WORK TASK:
Could you write the entries out again, exactly as they appear?
━━ LISTED RECORDS
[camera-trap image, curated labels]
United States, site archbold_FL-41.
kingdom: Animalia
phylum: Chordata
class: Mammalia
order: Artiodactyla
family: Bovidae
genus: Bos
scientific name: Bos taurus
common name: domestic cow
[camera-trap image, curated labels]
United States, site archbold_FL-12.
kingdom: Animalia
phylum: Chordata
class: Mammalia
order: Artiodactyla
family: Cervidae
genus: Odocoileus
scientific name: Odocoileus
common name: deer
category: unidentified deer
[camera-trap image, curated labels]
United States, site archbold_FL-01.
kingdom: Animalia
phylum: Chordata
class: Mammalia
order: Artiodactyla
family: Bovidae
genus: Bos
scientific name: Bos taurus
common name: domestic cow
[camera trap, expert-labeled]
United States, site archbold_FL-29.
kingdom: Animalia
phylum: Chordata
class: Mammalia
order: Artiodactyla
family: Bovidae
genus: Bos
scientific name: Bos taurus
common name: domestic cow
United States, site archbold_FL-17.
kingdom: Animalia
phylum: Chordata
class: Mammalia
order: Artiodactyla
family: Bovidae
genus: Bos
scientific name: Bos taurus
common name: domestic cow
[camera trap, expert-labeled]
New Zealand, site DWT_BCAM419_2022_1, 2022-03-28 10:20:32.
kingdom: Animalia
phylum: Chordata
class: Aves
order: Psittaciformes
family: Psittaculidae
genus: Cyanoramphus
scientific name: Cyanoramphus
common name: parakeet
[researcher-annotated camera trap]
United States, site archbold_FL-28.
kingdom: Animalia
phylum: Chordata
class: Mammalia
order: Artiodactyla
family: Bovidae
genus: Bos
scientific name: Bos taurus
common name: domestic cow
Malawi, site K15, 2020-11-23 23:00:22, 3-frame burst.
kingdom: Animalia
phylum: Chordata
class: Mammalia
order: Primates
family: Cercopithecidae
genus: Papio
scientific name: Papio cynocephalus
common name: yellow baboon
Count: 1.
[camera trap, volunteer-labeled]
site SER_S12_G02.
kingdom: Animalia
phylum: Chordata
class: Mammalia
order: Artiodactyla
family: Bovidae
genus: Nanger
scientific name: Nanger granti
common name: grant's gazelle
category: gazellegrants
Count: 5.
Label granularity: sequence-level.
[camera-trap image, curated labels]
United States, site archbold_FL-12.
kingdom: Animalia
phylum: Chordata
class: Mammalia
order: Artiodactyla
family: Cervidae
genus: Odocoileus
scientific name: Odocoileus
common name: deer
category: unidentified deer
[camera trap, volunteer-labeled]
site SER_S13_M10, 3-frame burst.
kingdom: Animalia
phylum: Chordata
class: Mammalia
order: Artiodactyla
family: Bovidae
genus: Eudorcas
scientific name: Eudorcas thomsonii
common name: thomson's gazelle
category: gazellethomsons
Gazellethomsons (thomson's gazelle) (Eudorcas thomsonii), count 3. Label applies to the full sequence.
━━━━
RESPONSE BOX:
[camera-trap image, curated labels]
United States, site archbold_FL-41.
kingdom: Animalia
phylum: Chordata
class: Mammalia
order: Artiodactyla
family: Bovidae
genus: Bos
scientific name: Bos taurus
common name: domestic cow
[camera-trap image, curated labels]
United States, site archbold_FL-12.
kingdom: Animalia
phylum: Chordata
class: Mammalia
order: Artiodactyla
family: Cervidae
genus: Odocoileus
scientific name: Odocoileus
common name: deer
category: unidentified deer
[camera-trap image, curated labels]
United States, site archbold_FL-01.
kingdom: Animalia
phylum: Chordata
class: Mammalia
order: Artiodactyla
family: Bovidae
genus: Bos
scientific name: Bos taurus
common name: domestic cow
[camera trap, expert-labeled]
United States, site archbold_FL-29.
kingdom: Animalia
phylum: Chordata
class: Mammalia
order: Artiodactyla
family: Bovidae
genus: Bos
scientific name: Bos taurus
common name: domestic cow
United States, site archbold_FL-17.
kingdom: Animalia
phylum: Chordata
class: Mammalia
order: Artiodactyla
family: Bovidae
genus: Bos
scientific name: Bos taurus
common name: domestic cow
[camera trap, expert-labeled]
New Zealand, site DWT_BCAM419_2022_1, 2022-03-28 10:20:32.
kingdom: Animalia
phylum: Chordata
class: Aves
order: Psittaciformes
family: Psittaculidae
genus: Cyanoramphus
scientific name: Cyanoramphus
common name: parakeet
[researcher-annotated camera trap]
United States, site archbold_FL-28.
kingdom: Animalia
phylum: Chordata
class: Mammalia
order: Artiodactyla
family: Bovidae
genus: Bos
scientific name: Bos taurus
common name: domestic cow
Malawi, site K15, 2020-11-23 23:00:22, 3-frame burst.
kingdom: Animalia
phylum: Chordata
class: Mammalia
order: Primates
family: Cercopithecidae
genus: Papio
scientific name: Papio cynocephalus
common name: yellow baboon
Count: 1.
[camera trap, volunteer-labeled]
site SER_S12_G02.
kingdom: Animalia
phylum: Chordata
class: Mammalia
order: Artiodactyla
family: Bovidae
genus: Nanger
scientific name: Nanger granti
common name: grant's gazelle
category: gazellegrants
Count: 5.
Label granularity: sequence-level.
[camera-trap image, curated labels]
United States, site archbold_FL-12.
kingdom: Animalia
phylum: Chordata
class: Mammalia
order: Artiodactyla
family: Cervidae
genus: Odocoileus
scientific name: Odocoileus
common name: deer
category: unidentified deer
[camera trap, volunteer-labeled]
site SER_S13_M10, 3-frame burst.
kingdom: Animalia
phylum: Chordata
class: Mammalia
order: Artiodactyla
family: Bovidae
genus: Eudorcas
scientific name: Eudorcas thomsonii
common name: thomson's gazelle
category: gazellethomsons
Gazellethomsons (thomson's gazelle) (Eudorcas thomsonii), count 3. Label applies to the full sequence.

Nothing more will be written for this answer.